From 2016 to 2018, American women experienced significantly lower levels of sexual harassment in the workplace, but increasing levels of gender harassment, according to new studies from CU Boulder’s Leeds School of Business.
The results, published in PLOS ONE this week, also found sexual harassment’s impact on women’s self-esteem and self-doubt declined over that time period. Interviews suggest knowing others experienced similar harassment helped women feel less ashamed and increased support among women.
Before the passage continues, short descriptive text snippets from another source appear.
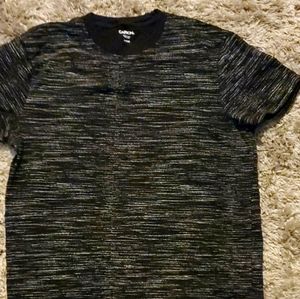 Carbon mens t-shirt size large
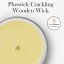 WoodWick közepes méretű gyertya, Yuzu & Vetiver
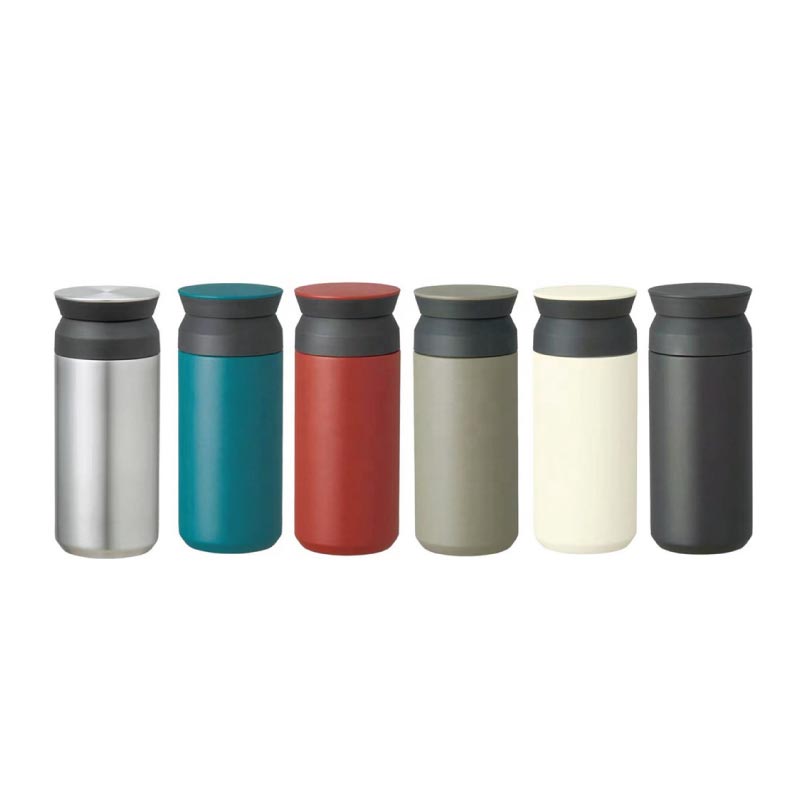 กระบอกน้ำสุญญากาศ ฝาเรียบ 350 ml.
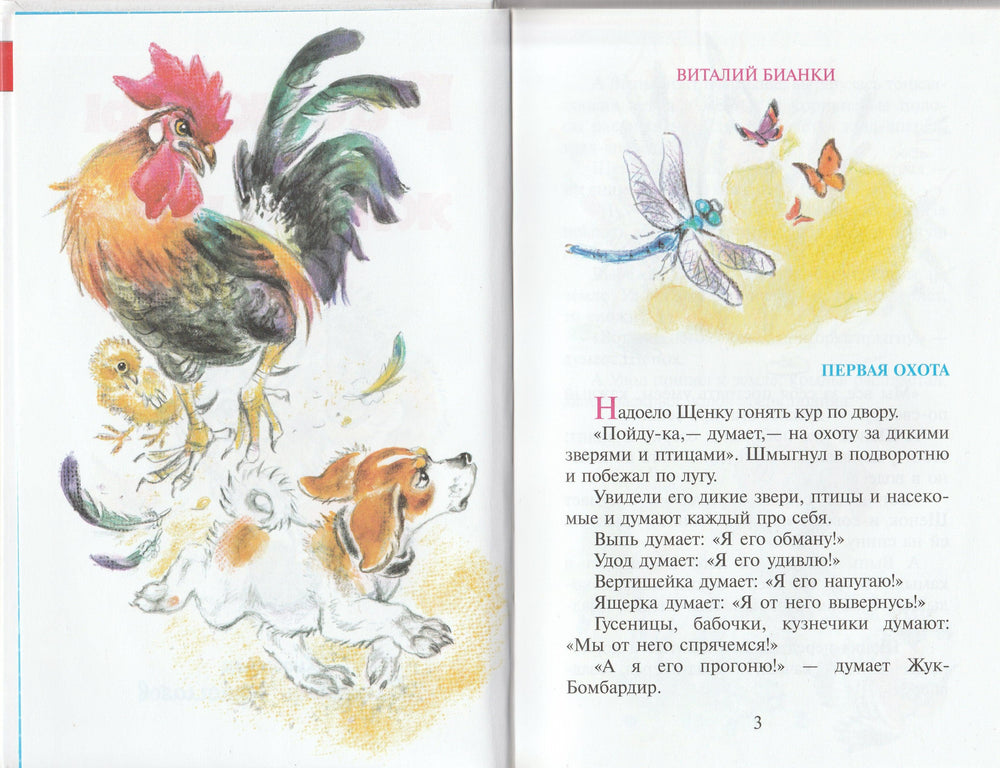 Рассказы о животных-Бианки В.-Самовар-Lookomorie
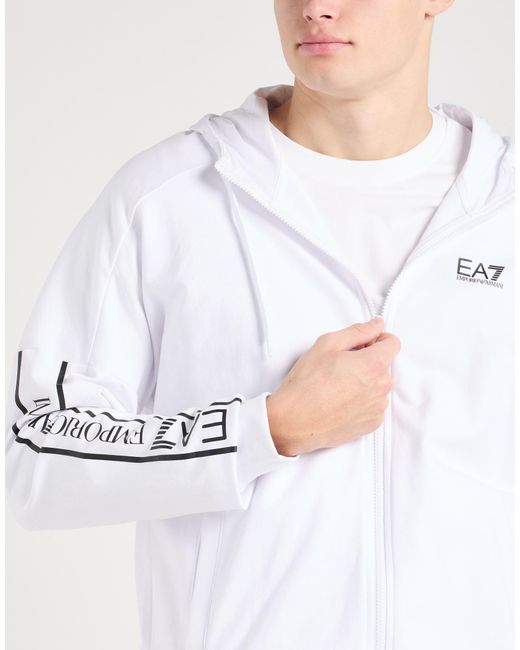 EA7 Blue Sweatshirt for men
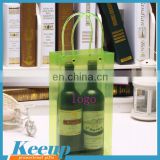 Transparent pvc bags with round bottom for shopping and beverages For Promotional Gifts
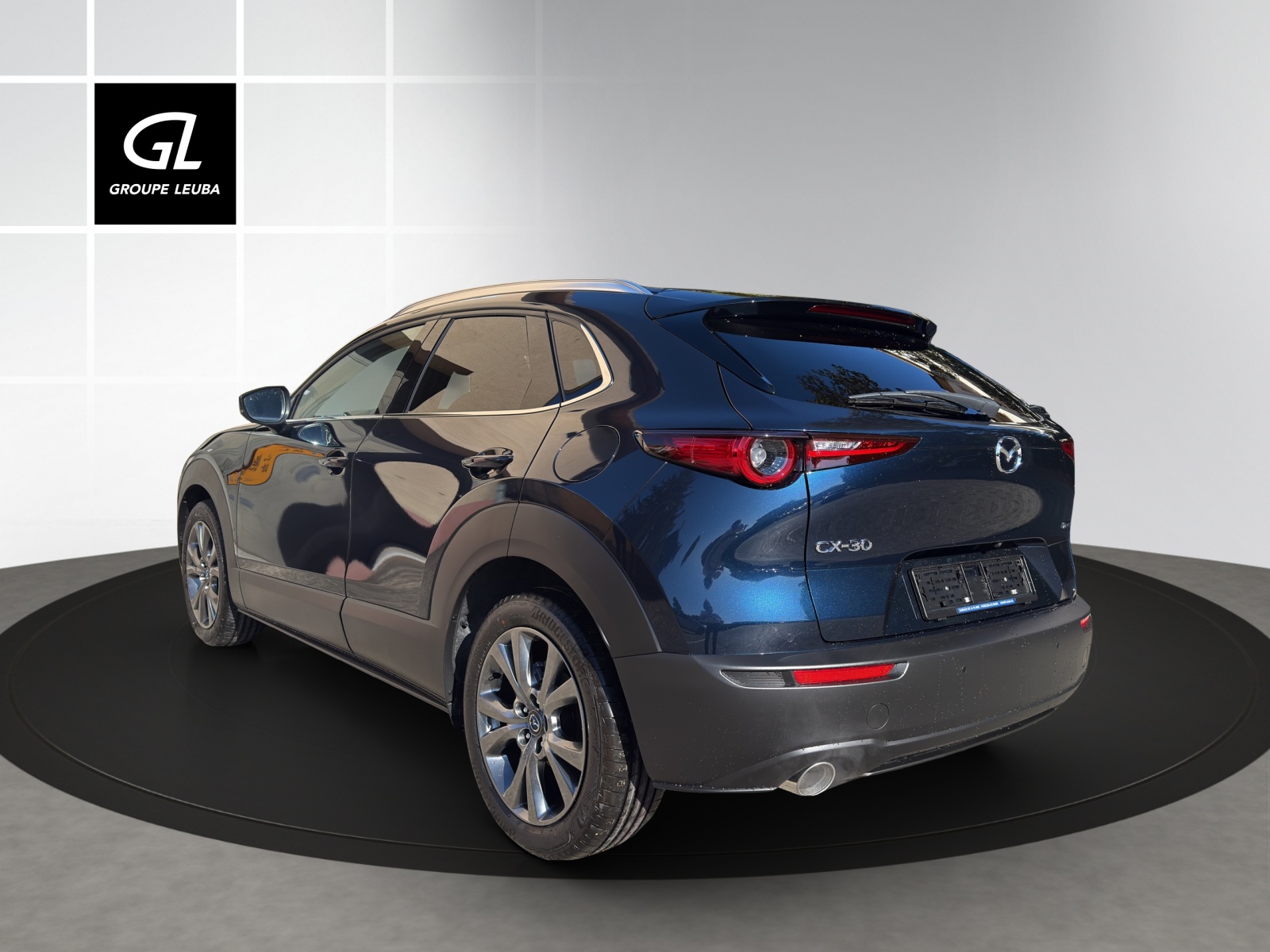 MAZDA CX-30 SKYACTIV-X 186 M Hybrid Exclusive Line AWD AT-image-3
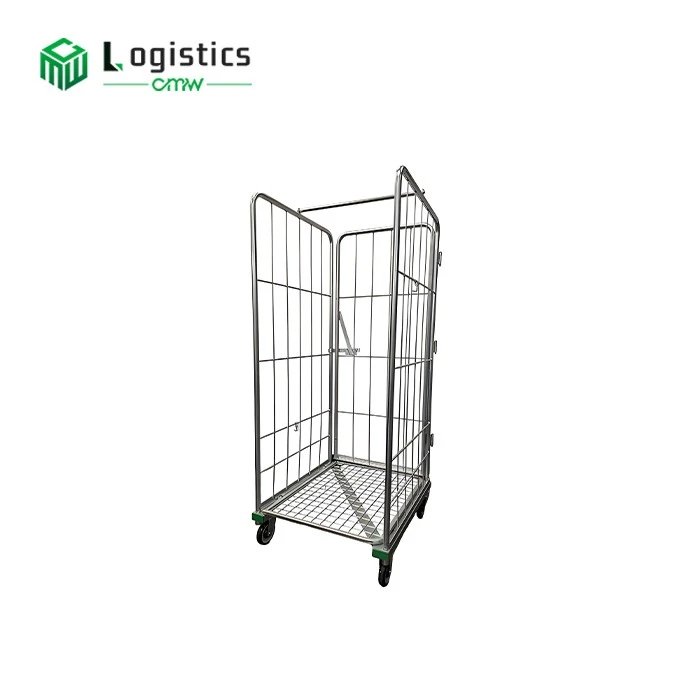 3 Sided Z Frame Roll Container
“These studies suggest the increased attention around sexual harassment during the #MeToo era is making a difference,” said Stefanie K. Johnson, associate professor of organizational leadership and information analytics at the Leeds School of Business. “Fewer women are being sexually harassed and those who still face harassment know that this is not something unique to them—it is an issue that many women have faced.”
Study authors Johnson, Ksenia Keplinger, a research associate, along with doctoral candidates Jessica Kirk and Liza Barnes, surveyed more than 500 women in September 2016 and September 2018.
Sexual harassment was defined as overt unwanted sexual attention, including staring, leering and ogling or attempts to stroke or fondle. Gender harassment was defined as a coworker or supervisor making sexist remarks or displaying sexist material. The study also measured sexual coercion, including bribes or punishment related to sexual cooperation.
Interviews in the studies showed women believe their organizations are taking sexual harassment more seriously than they did in 2016. Women also reported feeling more empowered by seeing other women share their stories as a part of the #MeToo movement.
However, gender harassment—which the researchers found to be on the rise—can have similar negative repercussions for women. The paper suggests gender harassment is increasing as a backlash to anti-sexual harassment movements.
“We need to expand our focus on gender harassment and the ways that men and women can work together to improve workplace culture,” Johnson said. “The brave women who championed the #MeToo and #TimesUp Movements should know that their efforts are making a difference.”